Melody and harmony definitely come first. Sometimes I wrote a whole tune and then put lyrics to it. Sometimes the lyrics come as I am writing the melody. I'm usually kind of working everything out a bit at a time, all at once.

BuzzSlayers: This album feels like it was a big undertaking. What advice would you have for other up and coming artists out there?

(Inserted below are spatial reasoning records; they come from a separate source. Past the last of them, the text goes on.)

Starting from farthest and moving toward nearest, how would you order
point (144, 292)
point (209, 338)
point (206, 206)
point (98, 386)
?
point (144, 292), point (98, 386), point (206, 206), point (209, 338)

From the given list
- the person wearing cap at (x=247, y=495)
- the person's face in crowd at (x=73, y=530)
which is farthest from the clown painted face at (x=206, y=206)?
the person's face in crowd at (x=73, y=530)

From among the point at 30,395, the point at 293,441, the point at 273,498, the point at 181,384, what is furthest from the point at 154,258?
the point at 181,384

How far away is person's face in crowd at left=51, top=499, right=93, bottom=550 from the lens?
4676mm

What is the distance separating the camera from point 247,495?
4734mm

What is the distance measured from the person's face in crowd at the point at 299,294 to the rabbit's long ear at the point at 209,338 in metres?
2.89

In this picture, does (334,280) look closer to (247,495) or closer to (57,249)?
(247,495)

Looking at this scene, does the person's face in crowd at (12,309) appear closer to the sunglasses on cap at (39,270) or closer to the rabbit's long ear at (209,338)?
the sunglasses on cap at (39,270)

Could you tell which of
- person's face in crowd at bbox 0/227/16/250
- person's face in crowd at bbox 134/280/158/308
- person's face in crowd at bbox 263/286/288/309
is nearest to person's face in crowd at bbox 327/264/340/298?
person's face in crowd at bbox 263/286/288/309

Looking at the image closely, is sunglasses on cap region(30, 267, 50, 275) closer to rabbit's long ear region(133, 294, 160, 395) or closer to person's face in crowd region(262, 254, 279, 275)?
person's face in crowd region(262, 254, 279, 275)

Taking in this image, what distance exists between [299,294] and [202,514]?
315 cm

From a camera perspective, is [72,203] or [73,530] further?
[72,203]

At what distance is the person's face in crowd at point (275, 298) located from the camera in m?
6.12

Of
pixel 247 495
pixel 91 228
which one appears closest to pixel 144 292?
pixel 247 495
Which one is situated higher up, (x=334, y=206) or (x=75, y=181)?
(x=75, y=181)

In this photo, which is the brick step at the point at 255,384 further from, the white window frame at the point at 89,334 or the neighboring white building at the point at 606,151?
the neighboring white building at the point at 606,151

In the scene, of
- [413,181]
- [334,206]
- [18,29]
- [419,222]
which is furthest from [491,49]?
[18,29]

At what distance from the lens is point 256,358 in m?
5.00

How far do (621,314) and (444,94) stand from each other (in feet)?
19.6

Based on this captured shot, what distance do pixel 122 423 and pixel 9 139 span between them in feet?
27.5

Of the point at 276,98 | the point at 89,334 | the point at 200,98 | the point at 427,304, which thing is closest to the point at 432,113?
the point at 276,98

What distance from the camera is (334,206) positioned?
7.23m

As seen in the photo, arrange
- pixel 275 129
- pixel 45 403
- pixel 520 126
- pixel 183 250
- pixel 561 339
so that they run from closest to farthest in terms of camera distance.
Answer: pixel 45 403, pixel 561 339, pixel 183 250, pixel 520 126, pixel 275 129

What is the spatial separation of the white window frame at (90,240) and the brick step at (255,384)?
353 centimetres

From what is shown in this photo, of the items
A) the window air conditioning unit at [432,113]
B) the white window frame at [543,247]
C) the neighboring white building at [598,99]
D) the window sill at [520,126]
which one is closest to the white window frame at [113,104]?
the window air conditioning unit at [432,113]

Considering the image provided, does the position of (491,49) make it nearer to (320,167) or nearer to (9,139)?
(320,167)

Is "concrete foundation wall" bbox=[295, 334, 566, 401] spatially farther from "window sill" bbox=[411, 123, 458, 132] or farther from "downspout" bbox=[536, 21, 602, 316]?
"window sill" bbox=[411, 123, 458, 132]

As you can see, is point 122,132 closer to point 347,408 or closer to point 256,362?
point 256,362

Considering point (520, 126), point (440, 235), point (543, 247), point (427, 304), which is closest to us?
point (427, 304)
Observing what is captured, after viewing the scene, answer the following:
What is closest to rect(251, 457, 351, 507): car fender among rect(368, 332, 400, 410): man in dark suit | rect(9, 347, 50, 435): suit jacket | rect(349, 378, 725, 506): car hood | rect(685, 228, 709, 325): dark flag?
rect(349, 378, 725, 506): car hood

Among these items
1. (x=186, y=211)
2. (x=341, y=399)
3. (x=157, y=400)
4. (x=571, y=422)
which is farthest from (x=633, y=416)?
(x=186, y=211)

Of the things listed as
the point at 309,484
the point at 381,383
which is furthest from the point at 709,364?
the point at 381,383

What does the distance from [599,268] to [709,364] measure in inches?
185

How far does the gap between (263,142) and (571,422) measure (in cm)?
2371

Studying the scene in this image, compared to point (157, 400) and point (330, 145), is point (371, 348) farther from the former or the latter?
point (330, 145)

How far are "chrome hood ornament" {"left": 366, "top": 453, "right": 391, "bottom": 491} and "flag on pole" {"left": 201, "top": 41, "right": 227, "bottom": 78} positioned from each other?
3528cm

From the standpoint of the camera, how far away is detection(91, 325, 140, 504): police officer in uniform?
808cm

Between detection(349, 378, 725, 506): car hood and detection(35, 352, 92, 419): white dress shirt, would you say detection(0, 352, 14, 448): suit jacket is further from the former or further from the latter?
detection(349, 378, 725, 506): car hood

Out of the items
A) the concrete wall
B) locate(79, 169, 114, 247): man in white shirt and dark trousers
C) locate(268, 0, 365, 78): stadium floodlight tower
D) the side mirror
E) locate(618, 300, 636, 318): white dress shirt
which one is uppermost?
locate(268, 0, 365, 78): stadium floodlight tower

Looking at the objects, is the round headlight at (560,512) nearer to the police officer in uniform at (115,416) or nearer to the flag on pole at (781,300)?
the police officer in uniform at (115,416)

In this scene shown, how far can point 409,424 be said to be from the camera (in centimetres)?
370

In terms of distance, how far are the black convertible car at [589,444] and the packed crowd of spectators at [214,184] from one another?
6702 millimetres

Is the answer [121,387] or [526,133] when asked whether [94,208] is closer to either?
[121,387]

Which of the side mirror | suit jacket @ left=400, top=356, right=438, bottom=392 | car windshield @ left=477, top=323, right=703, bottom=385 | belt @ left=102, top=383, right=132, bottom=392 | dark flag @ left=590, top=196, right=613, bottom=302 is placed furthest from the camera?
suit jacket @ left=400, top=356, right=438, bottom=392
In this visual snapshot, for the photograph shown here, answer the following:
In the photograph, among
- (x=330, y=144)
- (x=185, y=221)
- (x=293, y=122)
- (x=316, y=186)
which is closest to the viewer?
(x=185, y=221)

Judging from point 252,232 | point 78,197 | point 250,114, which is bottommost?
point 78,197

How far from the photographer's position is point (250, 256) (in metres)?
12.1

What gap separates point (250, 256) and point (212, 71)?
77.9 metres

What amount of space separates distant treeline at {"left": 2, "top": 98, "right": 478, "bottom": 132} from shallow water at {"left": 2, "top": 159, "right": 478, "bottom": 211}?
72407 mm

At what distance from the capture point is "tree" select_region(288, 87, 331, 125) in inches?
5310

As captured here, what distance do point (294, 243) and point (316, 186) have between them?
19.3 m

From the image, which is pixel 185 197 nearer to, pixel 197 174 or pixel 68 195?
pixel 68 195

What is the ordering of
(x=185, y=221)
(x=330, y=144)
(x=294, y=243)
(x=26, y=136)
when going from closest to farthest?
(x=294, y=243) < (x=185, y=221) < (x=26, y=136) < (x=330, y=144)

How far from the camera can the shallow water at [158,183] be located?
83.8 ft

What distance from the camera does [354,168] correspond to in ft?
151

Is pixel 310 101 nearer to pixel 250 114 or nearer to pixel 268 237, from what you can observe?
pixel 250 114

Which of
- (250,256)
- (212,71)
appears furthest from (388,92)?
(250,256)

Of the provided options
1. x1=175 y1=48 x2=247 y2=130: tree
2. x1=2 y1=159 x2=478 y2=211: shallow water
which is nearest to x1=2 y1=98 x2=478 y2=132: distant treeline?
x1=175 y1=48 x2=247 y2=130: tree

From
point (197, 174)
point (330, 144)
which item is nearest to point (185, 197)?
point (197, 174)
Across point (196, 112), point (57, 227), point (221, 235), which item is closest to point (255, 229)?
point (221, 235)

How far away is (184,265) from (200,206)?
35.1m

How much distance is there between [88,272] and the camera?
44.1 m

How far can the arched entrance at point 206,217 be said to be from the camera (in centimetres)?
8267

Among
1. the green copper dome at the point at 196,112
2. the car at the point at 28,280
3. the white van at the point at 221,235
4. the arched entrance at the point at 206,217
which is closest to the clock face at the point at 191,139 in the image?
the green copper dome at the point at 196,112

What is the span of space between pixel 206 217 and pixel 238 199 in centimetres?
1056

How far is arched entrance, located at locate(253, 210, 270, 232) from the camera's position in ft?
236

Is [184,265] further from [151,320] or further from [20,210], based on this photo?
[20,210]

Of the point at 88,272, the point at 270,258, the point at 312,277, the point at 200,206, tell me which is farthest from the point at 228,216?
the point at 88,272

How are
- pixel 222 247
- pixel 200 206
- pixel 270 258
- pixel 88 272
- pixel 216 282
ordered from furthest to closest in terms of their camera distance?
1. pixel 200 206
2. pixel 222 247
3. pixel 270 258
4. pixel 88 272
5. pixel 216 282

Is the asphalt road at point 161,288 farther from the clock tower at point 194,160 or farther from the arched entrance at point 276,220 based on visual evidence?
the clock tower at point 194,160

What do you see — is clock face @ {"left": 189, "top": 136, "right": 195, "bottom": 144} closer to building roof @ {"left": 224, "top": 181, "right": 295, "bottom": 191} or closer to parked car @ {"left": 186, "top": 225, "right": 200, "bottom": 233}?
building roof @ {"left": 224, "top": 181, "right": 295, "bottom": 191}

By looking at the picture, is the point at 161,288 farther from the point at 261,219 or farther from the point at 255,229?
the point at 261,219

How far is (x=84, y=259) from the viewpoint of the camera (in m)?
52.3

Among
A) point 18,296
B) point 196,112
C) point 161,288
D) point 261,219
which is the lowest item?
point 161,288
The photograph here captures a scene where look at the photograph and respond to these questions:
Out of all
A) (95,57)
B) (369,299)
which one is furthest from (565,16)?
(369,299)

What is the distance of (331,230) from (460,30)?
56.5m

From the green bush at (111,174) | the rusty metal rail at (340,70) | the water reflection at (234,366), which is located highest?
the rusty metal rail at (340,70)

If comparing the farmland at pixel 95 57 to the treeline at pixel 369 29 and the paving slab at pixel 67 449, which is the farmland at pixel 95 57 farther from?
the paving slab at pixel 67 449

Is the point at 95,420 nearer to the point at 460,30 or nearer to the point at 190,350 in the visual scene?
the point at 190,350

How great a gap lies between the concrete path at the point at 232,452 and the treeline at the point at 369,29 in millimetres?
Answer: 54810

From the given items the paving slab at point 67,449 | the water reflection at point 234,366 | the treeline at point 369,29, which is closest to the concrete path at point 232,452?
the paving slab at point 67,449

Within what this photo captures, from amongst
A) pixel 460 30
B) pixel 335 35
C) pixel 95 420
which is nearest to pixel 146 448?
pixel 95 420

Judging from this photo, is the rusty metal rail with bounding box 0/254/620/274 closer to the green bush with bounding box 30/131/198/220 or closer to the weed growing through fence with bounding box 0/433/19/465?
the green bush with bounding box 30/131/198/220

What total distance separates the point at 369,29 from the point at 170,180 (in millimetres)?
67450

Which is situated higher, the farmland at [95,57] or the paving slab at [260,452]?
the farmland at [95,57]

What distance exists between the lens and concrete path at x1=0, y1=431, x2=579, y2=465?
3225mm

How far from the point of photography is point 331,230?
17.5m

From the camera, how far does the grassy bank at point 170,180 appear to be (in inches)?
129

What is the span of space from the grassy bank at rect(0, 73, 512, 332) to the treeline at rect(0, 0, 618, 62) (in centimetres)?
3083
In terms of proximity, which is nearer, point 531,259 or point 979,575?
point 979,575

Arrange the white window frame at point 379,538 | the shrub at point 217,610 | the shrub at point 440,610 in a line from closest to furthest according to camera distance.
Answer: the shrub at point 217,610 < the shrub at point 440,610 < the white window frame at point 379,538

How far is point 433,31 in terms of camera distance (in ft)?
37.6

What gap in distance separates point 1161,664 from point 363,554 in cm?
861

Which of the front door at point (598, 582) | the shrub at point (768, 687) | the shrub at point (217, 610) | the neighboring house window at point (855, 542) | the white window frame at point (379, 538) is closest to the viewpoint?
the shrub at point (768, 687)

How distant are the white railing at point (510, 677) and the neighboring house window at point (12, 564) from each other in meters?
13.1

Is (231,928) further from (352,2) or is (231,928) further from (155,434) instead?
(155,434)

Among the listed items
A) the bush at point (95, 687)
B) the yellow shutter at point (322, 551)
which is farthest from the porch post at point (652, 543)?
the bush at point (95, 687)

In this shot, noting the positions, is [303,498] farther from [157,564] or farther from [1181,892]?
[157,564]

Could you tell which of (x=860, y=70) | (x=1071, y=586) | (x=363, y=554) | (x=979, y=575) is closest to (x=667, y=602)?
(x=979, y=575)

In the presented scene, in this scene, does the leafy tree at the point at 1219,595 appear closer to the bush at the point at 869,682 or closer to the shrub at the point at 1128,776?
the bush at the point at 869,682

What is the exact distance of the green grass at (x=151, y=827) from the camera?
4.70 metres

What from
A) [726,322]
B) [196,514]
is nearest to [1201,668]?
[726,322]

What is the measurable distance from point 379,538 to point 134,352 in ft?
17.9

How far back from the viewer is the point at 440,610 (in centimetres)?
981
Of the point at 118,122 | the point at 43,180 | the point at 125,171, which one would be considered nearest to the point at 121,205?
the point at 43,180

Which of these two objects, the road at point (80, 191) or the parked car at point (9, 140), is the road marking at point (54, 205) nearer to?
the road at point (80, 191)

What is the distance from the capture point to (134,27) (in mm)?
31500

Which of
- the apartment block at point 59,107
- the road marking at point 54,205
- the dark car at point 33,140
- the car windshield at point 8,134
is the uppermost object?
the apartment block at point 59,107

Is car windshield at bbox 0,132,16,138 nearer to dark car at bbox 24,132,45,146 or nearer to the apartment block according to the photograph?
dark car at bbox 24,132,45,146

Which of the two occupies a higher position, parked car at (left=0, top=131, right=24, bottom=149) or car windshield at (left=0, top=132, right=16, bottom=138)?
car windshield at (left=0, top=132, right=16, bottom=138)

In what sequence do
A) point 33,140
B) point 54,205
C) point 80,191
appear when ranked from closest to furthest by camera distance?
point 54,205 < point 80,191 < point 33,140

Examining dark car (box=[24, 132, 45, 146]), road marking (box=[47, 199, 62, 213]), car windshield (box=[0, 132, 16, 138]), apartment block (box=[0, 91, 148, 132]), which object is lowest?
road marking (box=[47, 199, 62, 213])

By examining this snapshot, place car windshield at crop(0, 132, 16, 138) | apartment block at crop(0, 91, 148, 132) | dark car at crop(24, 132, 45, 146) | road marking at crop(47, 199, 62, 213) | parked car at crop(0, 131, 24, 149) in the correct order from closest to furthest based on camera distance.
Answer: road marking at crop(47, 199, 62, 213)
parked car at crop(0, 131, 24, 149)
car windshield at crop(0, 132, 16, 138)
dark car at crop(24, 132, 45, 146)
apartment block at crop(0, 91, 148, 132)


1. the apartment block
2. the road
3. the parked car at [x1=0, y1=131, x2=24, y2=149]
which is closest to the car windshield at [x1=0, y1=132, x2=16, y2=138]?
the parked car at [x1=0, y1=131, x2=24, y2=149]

I'm not sure if I have any advice that would be meaningful to anyone else, but I guess the advice I would give myself is to be obsessive and detail oriented. When I first started making music I felt like it was enough to just write a good song and put it into the world. I have since learned that I can only feel satisfied that I have realized my own artistic vision if I spend a stupid amount of time on the details of writing, performance and production. And feeling satisfied that you have realized your own artistic vision is the only thing that matters as an artist I think.

BuzzSlayers: Before we go, what would you like to say to fans of the music?

I would like to say wow, seriously thank you. Honestly this music is really personal and emotional for me so the possibility that anyone else might feel anything at all when they listen to it is unspeakably thrilling and makes me feel less like a piece of interstellar space debris separated from all other living beings by a boundless un-breachable void.